> [TEXT EXCERPT]
━━━━

People v. Calderone

151 Misc. 2d 530 | N.Y. City Crim. Ct. | 1991

OPINION OF THE COURT

Peter J. Benitez, J.

This case requires the court to determine whether an inter*531ested party, the victim of a criminal act or a private attorney representing such person, may prosecute a criminal action against the person alleged to have committed that act.

Defendant is charged in a misdemeanor accusatory instrument with criminal mischief in the fourth degree, in violation of Penal Law § 145.00. This prosecution was commenced on the application of complainant Vincent Riso for a court-ordered summons pursuant to section 50 of the New York City Criminal Court Act based on the filing of the accusatory instrument in the Summons Appearance Part of the Criminal Court. Defendant was served with the summons and arraigned on the accusatory instrument which alleges that he caused damage to the carpet, wall and doors of the condominium building in which Mr. Riso has an interest.

Mr. Riso is a sponsor of the condominium and an officer of its board of directors. Mr. Riso commenced this action on behalf of the board and certain unit owners of the condominium. The criminal action is being prosecuted by the law firm De Maio & Hughes, which represents complainant Mr. Riso and the condominium board in this action. That firm also represents Mr. Riso, the condominium board and a number of unit owners in civil litigation that they have brought against defendant, who is also a unit owner, and other unit owners. Additionally, a member of the law firm is also a member of the condominium board.

Defendant moves to disqualify the firm of De Maio & Hughes from prosecuting this action alleging that its role as prosecutor is not authorized under the County Law, constitutes a conflict of interest, violates defendant’s rights to due process, and violates the Code of Professional Responsibility. Complainant argues that the law firm has no financial interest in the civil or criminal actions apart from its attorney-client relationship with the condominium board and various unit owners and further argues that this action is not being prosecuted under the Criminal Procedure Law, but rather, under the New York City Criminal Court Act.

Generally, the District Attorney for the county prosecutes criminal matters in the name of the People of the State of New York. However, pursuant to section 50 of the New York City Criminal Court Act, private persons have, for many years, been permitted to initiate criminal actions in the Summons Appearance Part of the Criminal Court without the participation of the District Attorney. Such actions are com*532menced by the complainant having a clerk of the court prepare an accusatory instrument which is docketed and the court’s issuance of a summons directing that the named defendant appear before the court on a date specified for arraignment on the criminal charges.

The District Attorney does not appear in the Summons Appearance Part in New York County. Rather, the cases docketed in that part are prosecuted by the complainant, who is usually the victim of the crime alleged, or by a private attorney representing the complainant.1 If the court determines that the case involves a serious assault or domestic violence, it is transferred to an All Purpose Part of the Criminal Court in which the District Attorney appears. Generally, upon such transfer, the District Attorney will either assume the prosecution responsibilities in the case and prosecute it, move to dismiss the case, or adjourn it in contemplation of dismissal. However, regardless of the procedure by which a criminal action is initiated, the provisions of the Criminal Procedure Law apply. (See, CPL 1.10 [1] [a].)

━━━━

> [WORK TO DO] List each ground the court opinion above says the defendant gives for disqualifying the firm of De Maio & Hughes from prosecuting the action.

> [LISTED ENTRIES]
━━━━

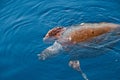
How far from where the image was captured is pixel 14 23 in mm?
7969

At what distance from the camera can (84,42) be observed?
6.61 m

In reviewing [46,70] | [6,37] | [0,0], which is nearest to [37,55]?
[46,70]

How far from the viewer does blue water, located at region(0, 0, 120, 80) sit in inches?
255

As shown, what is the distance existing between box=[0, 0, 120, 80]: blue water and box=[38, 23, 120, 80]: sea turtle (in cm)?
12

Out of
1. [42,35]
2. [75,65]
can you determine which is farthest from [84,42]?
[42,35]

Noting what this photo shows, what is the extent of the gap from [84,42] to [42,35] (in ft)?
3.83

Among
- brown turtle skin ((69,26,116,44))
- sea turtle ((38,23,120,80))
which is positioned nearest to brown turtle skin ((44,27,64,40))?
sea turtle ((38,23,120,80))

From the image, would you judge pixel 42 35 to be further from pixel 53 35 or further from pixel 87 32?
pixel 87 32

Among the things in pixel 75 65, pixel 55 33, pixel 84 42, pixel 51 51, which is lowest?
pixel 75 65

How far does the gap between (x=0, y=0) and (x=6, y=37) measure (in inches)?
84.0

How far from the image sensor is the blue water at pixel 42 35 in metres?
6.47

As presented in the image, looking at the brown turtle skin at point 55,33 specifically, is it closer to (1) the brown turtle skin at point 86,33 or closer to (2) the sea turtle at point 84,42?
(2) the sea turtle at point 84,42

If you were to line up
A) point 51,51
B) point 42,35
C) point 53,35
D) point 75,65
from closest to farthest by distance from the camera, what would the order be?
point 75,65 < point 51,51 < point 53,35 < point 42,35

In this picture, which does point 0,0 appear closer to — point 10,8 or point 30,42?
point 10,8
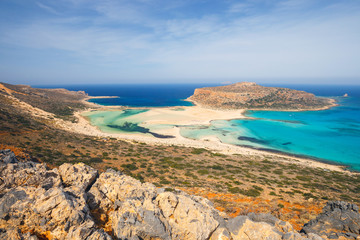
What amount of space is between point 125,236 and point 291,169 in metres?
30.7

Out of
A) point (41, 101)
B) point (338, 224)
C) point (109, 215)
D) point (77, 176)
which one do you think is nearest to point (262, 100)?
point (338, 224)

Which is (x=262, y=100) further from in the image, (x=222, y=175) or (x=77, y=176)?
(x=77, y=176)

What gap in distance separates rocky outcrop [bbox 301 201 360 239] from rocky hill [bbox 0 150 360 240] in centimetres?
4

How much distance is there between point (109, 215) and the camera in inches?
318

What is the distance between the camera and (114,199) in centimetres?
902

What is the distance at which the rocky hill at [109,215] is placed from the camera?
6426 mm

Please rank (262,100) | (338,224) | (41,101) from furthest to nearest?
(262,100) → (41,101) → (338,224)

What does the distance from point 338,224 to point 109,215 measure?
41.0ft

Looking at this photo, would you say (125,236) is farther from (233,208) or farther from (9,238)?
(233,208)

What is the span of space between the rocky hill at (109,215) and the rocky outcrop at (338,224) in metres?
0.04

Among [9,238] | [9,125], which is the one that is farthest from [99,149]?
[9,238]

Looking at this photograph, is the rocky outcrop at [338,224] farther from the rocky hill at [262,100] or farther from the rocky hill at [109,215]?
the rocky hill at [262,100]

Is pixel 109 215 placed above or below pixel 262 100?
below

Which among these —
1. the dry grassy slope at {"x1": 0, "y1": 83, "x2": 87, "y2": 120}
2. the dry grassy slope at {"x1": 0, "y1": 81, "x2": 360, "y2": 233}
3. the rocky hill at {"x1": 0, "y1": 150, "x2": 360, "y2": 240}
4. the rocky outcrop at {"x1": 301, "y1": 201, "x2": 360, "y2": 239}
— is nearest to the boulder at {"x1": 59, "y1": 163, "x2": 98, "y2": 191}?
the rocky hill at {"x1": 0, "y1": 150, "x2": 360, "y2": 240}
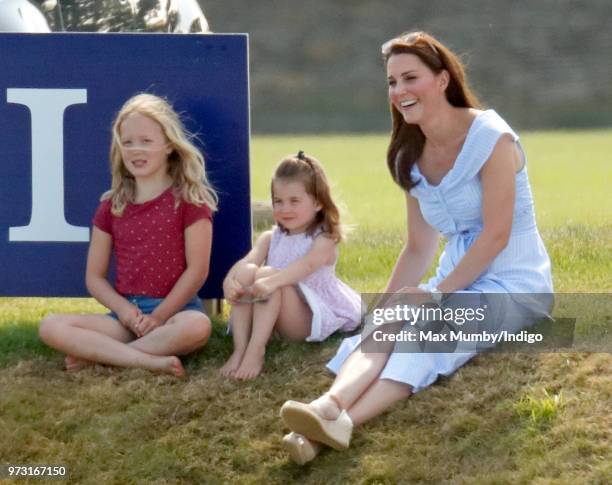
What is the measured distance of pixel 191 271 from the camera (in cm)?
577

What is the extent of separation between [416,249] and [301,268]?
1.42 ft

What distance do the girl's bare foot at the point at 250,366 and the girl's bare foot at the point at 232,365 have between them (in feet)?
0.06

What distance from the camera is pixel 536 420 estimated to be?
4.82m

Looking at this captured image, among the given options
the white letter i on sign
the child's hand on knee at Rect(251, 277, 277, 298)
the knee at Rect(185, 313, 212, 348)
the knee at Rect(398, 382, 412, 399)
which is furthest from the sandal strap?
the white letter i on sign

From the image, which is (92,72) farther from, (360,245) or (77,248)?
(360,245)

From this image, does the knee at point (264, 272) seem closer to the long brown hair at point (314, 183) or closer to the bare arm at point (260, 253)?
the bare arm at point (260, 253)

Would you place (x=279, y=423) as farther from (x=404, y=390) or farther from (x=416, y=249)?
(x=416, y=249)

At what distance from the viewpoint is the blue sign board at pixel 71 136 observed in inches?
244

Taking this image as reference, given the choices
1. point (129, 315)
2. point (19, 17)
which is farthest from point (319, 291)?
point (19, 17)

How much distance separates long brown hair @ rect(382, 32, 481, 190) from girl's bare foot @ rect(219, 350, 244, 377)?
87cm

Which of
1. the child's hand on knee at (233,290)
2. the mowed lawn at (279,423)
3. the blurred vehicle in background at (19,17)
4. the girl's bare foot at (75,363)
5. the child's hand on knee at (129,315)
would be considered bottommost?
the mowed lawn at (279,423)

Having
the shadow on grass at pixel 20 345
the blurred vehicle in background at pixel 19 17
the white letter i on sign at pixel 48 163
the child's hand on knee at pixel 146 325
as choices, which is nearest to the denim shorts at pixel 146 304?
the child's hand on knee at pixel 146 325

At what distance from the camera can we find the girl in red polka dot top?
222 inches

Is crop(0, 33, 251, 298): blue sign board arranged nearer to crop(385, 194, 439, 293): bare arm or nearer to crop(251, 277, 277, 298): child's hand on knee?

━━━━

> [EXERCISE RESPONSE]
- Its role as prosecutor is not authorized under the County Law.
- It constitutes a conflict of interest.
- It violates the defendant's rights to due process.
- It violates the Code of Professional Responsibility.